Um: depois de ter nascido, a sua mãe passou por complicações. Ficou sem útero. Os médicos disseram-lhe: “Ao menos tem uma filha”. O objetivo era confortá-la, mas não ajudou. Não sabiam que sonhos acalentava e ficar sem útero acabou com eles. Dois: aos 17 anos, Erika é sexualmente ativa e procura um ginecologista para saber mais sobre métodos contracetivos. Única solução apresentada? A pílula. A jovem elege-a, sem que seja informada sobre toda a castração química que vai sofrer. Terceiro momento: Erika quer ser mãe.

Engravida, mas perde o filho. Um aborto espontâneo. É-lhe dito no corredor de um hospital que já não está grávida. Quarto momento: desespera para ser mãe mas não consegue engravidar. Começa a tomar nota de como se sente todos os dias. A dada altura percebe que há um padrão. E começa a questionar-se por que motivo é cíclico.

“Sendo a menstruação um sintoma de saúde, por que razão nos vendem como se fosse uma doença?”
Erika Irusta

O clique deu-se quando percebe o que o feminismo realmente defende. Para fornecer informações que levem outras mulheres a questionarem-se cria o blogue “El Camino Rubi”, assim como uma comunidade educativa digital, uma espécie de rede social para mulheres que querem saber o que se passa com o seu corpo, a que chama “Soy Una, Soy Quatro”, porque percebe que cada mulher encerra em si outras. Desde então, tem estudado e trabalhado com a Society for Menstrual Cycle Research, para ensinar sobre a experiência menstrual.

→ Tarefa: Prossiga o texto sobre o percurso de Erika Irusta e a experiência menstrual, começando logo após a sua última frase.

→ Dados de entrada:
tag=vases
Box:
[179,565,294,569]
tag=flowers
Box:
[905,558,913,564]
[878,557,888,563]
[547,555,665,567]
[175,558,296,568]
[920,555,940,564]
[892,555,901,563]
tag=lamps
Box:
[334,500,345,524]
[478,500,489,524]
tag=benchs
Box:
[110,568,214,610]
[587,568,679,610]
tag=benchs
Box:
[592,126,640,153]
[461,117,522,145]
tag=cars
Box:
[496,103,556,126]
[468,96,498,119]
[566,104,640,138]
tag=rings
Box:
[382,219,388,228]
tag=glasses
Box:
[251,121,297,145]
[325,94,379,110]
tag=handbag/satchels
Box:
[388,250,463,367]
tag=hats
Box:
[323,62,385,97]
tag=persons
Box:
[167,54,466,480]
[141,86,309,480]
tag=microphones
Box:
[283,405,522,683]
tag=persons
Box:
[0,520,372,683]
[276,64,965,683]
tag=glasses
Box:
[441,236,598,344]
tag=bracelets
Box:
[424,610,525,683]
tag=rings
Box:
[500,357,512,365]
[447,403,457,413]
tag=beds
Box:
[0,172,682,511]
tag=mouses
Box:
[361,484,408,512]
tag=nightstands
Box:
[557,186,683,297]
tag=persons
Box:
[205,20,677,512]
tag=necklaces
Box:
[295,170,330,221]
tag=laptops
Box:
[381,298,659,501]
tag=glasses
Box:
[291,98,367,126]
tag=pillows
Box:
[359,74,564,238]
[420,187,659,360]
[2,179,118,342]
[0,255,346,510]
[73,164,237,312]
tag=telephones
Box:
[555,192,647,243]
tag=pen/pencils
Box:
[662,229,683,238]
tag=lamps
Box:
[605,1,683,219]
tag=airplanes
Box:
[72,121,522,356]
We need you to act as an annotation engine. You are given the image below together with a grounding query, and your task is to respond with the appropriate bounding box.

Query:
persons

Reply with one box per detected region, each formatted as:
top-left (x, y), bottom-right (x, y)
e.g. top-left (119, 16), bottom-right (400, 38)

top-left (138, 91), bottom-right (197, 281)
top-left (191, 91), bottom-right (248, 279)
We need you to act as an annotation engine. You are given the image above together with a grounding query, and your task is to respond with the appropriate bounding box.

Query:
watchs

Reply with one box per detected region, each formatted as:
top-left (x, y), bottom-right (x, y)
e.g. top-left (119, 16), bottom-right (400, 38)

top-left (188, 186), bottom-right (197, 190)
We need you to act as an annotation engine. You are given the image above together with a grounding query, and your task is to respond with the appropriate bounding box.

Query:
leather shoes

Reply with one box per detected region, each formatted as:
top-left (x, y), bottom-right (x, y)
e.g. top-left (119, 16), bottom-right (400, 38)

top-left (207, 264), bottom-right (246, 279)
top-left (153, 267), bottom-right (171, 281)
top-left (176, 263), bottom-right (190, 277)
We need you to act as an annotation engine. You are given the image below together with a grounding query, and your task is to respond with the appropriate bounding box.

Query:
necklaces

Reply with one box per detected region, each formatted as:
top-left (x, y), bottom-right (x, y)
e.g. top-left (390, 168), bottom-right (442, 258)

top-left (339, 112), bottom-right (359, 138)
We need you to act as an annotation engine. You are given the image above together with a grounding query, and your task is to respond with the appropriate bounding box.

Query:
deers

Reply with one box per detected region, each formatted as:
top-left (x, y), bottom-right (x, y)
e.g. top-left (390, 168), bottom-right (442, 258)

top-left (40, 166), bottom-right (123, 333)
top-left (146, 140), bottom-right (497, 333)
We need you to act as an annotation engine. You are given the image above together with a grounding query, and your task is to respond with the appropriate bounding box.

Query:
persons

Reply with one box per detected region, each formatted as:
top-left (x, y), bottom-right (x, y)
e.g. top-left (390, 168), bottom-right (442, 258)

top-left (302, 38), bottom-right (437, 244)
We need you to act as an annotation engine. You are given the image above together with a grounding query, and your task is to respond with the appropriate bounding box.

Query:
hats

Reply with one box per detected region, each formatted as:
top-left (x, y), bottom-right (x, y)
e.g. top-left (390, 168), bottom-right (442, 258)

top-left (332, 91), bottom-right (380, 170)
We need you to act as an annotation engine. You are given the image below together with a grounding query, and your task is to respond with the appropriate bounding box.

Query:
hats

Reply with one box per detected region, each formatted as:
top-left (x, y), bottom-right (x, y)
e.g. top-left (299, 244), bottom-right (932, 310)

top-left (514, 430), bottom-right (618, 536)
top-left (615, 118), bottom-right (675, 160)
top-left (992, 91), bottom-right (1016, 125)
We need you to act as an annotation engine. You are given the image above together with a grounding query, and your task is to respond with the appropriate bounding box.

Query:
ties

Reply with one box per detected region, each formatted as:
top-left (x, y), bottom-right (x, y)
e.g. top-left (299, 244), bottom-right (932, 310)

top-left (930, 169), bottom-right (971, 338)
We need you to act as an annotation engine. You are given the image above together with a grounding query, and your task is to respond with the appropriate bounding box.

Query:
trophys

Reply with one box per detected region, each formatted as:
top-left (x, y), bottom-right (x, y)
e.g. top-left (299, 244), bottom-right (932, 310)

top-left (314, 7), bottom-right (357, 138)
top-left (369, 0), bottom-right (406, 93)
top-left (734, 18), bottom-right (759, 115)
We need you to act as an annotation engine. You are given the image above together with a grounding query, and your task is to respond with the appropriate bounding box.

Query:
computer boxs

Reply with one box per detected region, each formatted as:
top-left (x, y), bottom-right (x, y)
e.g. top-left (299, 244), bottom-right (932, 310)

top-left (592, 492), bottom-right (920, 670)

→ Resposta:
“A menstruação é uma construção cultural, social e política”, conclui. “Quando dizemos que a menstruação é natural, queremos dizer que ela é fisiológica. Mas a forma como a experimentamos é cultural.” Na China, onde a menstruação é conhecida por uma palavra que significa “água celestial”, explica-se às mulheres que se há problemas, como dores, é porque algo no ciclo delas não está bem.

Este é outro dos pontos que Erika frisa com frequência. “Sendo a menstruação um sintoma de saúde, por que razão nos vendem como se fosse uma doença? Por que razão se acha natural que quem menstrua tenha dores? Podemos ter desconforto, mas não temos de sentir dor. Se dói é preciso saber o que raio se passa.”

Quando o sangue é azul

Este é o resultado de uma sociedade que não evoluiu grande coisa neste assunto. “Temo-nos como modernos, fingimos ter superado um tabu, quando na realidade o encobrimos ridiculamente.” Provas? “Nos anúncios enchem de líquido azul os pensos higiénicos, um azul céu, muito melhor que um vermelho ‘putón’”. Erika usa o vernáculo. Choca, mas sabe-se que tudo o que diz é uma realidade.

“O Instagram elimina fotografias onde aparece conteúdo relacionado com a menstruação. Até se pode denunciar como algo asqueroso. Vendem-nos tampões com aplicador para não termos de nos tocar. Isto não é superação.” Vai mais longe. “Temos nojo de nos tocarmos e de fazer sexo durante o período, mas não nos importamos que o nosso corpo seja inundado pelo sémen dos homens. A menstruação é um tabu porque a têm os corpos que não dominam o Mundo.”

“Nos anúncios enchem de líquido azul os pensos higiénicos, um azul céu, muito melhor que um vermelho ‘putón’”
Erika Irusta

Cathia Chumbo, especialista em Psicologia Clínica e da Justiça, a exercer funções na área clínica no Hospital Arrifana de Sousa, em Penafiel, tem escrito vários artigos sobre esta temática e conhece o trabalho de Erika Irusta: “Foi uma das minhas pacientes que me falou sobre ela”.

Curiosa, leu mais sobre a pedagoga menstrual, e diz ser fácil compreender o sucesso que a palavra espalhada está a ter. A autora “assume uma pedagogia como forma de disseminação de um conhecimento que pretende chegar a todas as mulheres da forma mais laica”.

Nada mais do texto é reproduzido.